L.O. : En fait, le manque d’engouement de nos clients ne nous freine pas. Nous sommes con­va­in­cus de l’importance de notre engage­ment à déploy­er une cyber­sécu­rité éthique, en nous posant des ques­tions à chaque inno­va­tion et à chaque nou­veau développe­ment infor­ma­tique : com­ment respecter – vrai­ment – la con­fi­den­tial­ité des don­nées ? Ce que nous con­stru­isons per­me­t­tra-t-il d’assurer l’intégrité des per­son­nes et la con­ti­nu­ité d’activité de nos clients en cas d’attaque, que ce soient des hôpi­taux, des ban­ques, des assur­ances, des pro­duc­teurs ou dis­trib­u­teurs d’énergie, des indus­tries, des ser­vices éta­tiques ? Com­ment assis­ter nos clients, qui doivent informer les autorités et par­ties prenantes con­cernées qu’ils ont été attaqués, et quels seront les risques asso­ciés : une perte finan­cière en Bourse en cas de com­mu­ni­ca­tion mal maîtrisée, un impact négatif et durable sur l’image, etc. ?

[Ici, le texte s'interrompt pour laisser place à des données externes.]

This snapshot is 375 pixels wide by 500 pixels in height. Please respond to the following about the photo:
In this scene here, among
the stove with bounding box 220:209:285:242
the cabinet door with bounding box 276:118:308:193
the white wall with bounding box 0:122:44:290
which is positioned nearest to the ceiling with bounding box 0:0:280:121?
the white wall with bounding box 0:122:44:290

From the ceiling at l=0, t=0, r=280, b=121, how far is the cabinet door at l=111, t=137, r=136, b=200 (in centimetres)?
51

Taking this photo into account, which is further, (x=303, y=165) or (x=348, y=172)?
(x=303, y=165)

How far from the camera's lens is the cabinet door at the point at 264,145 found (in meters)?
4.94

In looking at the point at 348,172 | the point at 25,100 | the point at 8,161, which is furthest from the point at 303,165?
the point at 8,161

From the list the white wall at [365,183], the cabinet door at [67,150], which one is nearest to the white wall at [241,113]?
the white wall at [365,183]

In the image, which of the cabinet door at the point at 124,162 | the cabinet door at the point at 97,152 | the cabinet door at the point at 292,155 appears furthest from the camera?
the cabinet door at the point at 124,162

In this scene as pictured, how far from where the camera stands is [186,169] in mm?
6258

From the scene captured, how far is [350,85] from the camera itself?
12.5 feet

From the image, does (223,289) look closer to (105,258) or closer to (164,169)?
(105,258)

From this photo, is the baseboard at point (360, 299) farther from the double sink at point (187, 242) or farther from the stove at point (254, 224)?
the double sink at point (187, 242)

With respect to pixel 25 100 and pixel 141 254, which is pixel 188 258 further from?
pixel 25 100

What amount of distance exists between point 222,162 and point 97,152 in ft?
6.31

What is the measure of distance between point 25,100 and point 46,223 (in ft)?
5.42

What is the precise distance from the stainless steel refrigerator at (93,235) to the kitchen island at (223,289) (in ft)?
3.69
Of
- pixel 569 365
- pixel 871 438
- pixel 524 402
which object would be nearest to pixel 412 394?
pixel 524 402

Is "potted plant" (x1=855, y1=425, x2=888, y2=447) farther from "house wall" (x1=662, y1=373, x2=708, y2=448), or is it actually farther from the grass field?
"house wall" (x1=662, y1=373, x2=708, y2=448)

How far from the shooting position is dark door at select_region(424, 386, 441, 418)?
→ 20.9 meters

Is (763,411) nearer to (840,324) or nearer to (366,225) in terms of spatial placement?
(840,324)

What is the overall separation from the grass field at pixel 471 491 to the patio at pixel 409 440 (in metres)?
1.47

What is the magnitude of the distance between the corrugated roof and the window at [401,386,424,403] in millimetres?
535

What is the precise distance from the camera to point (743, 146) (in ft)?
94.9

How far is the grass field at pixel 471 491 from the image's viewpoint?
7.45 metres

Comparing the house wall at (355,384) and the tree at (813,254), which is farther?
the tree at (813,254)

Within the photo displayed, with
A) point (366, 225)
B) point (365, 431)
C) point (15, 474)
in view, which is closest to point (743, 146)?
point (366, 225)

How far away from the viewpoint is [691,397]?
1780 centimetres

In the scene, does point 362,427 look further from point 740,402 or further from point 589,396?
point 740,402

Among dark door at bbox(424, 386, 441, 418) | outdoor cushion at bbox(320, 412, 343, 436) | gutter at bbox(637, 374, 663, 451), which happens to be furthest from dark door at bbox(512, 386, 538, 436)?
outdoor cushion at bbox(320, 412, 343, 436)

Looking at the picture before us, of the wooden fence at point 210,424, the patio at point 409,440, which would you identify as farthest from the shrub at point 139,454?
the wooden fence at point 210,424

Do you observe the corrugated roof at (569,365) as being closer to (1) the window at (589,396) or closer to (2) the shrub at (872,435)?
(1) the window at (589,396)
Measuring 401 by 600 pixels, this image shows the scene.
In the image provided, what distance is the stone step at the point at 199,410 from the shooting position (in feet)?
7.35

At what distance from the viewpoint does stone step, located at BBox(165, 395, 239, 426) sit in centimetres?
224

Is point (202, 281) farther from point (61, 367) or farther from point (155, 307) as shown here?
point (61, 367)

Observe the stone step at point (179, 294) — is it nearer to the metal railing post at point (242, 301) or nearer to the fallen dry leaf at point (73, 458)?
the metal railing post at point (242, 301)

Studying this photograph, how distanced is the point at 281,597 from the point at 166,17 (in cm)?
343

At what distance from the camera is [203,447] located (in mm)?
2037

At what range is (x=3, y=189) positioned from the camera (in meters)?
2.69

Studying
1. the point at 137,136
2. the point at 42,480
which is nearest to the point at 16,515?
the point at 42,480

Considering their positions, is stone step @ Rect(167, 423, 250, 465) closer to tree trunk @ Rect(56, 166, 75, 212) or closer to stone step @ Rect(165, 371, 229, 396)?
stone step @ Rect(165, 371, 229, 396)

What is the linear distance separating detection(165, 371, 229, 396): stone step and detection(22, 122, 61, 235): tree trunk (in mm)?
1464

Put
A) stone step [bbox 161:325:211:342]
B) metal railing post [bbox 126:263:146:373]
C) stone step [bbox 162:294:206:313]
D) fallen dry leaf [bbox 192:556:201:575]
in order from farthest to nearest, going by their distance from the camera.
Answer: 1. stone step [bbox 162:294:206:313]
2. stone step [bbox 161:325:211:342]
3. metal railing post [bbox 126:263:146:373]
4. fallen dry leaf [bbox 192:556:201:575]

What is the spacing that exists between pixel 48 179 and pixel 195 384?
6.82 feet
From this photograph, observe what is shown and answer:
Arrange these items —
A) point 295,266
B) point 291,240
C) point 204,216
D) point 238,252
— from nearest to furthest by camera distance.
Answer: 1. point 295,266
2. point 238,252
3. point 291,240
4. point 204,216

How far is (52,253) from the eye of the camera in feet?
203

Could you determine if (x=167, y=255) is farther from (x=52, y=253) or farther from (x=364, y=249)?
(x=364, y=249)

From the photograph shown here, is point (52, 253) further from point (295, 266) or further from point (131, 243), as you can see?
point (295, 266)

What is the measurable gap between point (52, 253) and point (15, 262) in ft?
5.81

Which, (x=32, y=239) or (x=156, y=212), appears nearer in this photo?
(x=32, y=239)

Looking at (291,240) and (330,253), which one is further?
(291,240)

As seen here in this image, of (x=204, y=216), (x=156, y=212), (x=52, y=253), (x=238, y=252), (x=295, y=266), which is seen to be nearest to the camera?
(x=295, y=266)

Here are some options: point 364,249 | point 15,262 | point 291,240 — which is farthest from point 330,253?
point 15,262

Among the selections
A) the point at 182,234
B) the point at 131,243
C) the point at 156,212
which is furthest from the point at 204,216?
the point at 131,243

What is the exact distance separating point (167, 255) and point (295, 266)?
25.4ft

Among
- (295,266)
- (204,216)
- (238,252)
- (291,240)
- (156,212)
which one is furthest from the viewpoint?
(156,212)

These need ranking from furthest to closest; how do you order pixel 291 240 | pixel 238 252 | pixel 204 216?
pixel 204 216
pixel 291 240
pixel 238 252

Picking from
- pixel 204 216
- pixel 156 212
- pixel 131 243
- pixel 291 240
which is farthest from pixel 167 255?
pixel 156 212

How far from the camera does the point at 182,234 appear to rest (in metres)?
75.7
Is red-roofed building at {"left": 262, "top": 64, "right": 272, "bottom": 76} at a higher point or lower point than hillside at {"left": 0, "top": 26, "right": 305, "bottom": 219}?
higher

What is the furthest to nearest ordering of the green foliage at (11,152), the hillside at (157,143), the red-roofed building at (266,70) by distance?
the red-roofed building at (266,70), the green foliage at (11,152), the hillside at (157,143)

Cette dernière ques­tion s’est par exem­ple posée lorsque plusieurs multi­na­tionales ont déployé nos pro­duits et que nous avons décou­vert qu’elles étaient espi­onnées depuis quelques années par des attaquants fur­tifs. Bien sûr – ne nous trompons pas – l’éthique est la « sci­ence de la morale », elle n’est pas coerci­tive et dépend d’un sys­tème de valeurs en pro­fonde trans­for­ma­tion. Adap­tée au monde numérique, elle engage à de nou­velles réflex­ions et il nous fau­dra mieux la spé­ci­fi­er pour mieux agir et pour nous adapter. En vue de cela, nous étu­dions la mise en place d’un comité d’éthique de la cybersécurité.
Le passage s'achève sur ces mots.